PROBLEM SET
[A] From the article on t-shaped marketers, extract everything from "If you’d like" down to "to accelerate growth.".
[B] Do these statements agree with the article on t-shaped marketers? Answer yes or no for each and quote the words that decide it. (i) A t-shaped marketer does not need any particular specialty. (ii) Around two-thirds of clicks go to the top five results on search engines. (iii) The article explains how an SEO exec can expand into other marketing disciplines.

STUDY TEXT
--------------------
To expand your marketing knowledge and become a truly well-rounded marketer, you need to be able to use your skills across all marketing channels.
That’s where the t-shaped marketer comes in: a marketing expert with a vast range of skills across the different marketing disciplines, able to work collaboratively across the marketing team to achieve their goals.
All t-shaped marketers do have at least one specialty, however, an area where they can draw from a deep well of knowledge, like SEO.
In this article, we’ll take you through how an SEO exec can become a t-shaped marketer by expanding their knowledge and experience into other marketing disciplines.
If you’d like to learn more about becoming a t-shaped marketer, download our t-shaped marketer playbook!
Skills needed to be a t-shaped SEO exec
Search engine optimization is a marketing strategy that helps websites rank higher in search engine results. Around two-thirds of clicks go to the top five results on search engines, so it’s crucial for B2B companies to have strong organic visibility online, as it’s a proven way to accelerate growth.
--------------------
DATA
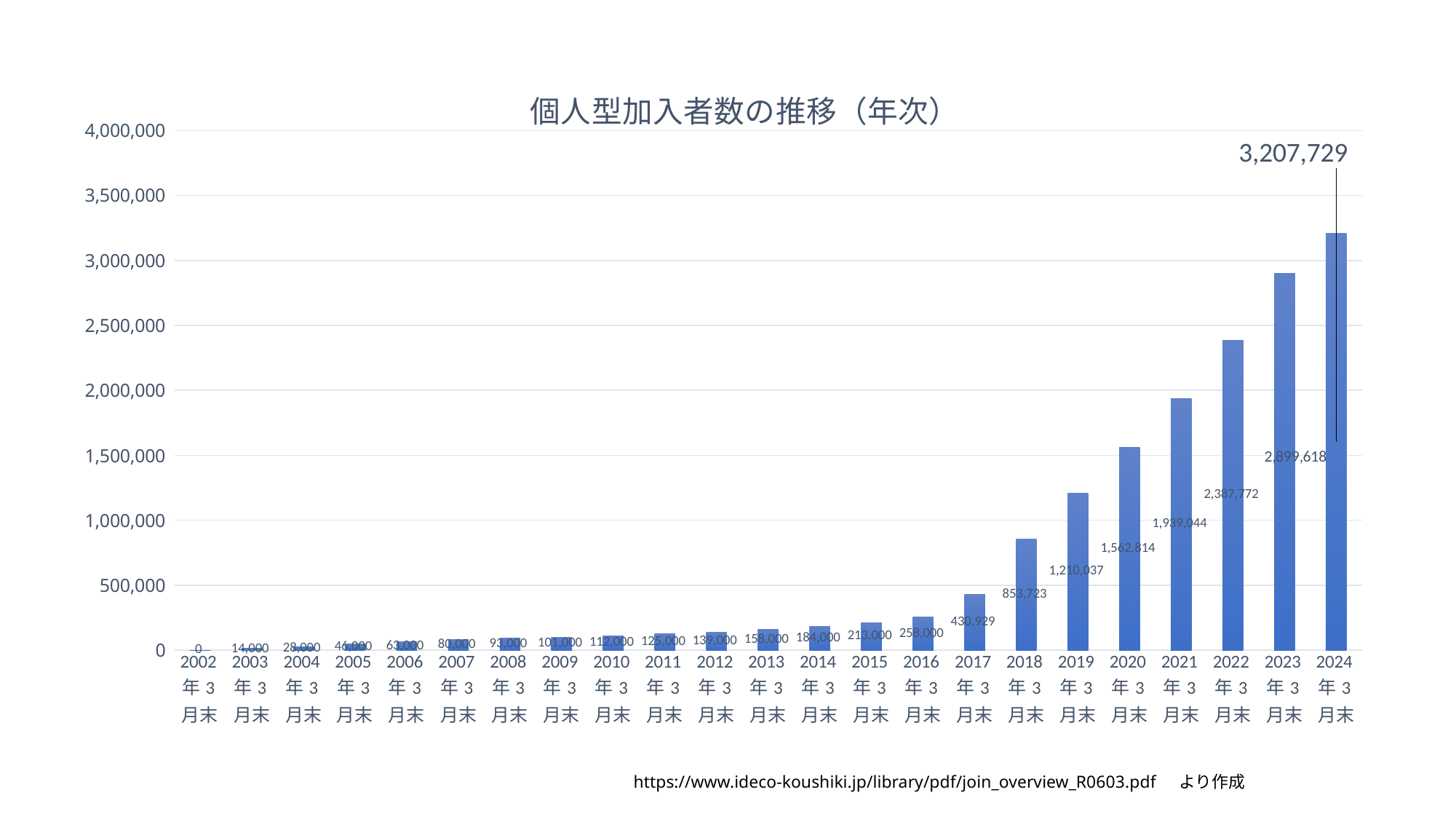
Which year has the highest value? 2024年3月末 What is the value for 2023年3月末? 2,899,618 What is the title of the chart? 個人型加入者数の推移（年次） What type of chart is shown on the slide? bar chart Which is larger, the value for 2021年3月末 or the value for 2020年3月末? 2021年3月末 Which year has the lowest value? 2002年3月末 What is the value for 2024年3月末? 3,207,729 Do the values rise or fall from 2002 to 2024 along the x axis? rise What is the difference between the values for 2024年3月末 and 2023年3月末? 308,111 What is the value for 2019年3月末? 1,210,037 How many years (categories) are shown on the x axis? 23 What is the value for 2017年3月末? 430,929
--------------------
RESPONSES BY ITEM NUMBER
[A]
If you’d like to learn more about becoming a t-shaped marketer, download our t-shaped marketer playbook!
Skills needed to be a t-shaped SEO exec
Search engine optimization is a marketing strategy that helps websites rank higher in search engine results. Around two-thirds of clicks go to the top five results on search engines, so it’s crucial for B2B companies to have strong organic visibility online, as it’s a proven way to accelerate growth.

[B]
(i) No: "All t-shaped marketers do have at least one specialty"
(ii) Yes: "Around two-thirds of clicks go to the top five results on search engines"
(iii) Yes: "how an SEO exec can become a t-shaped marketer by expanding their knowledge and experience into other marketing disciplines"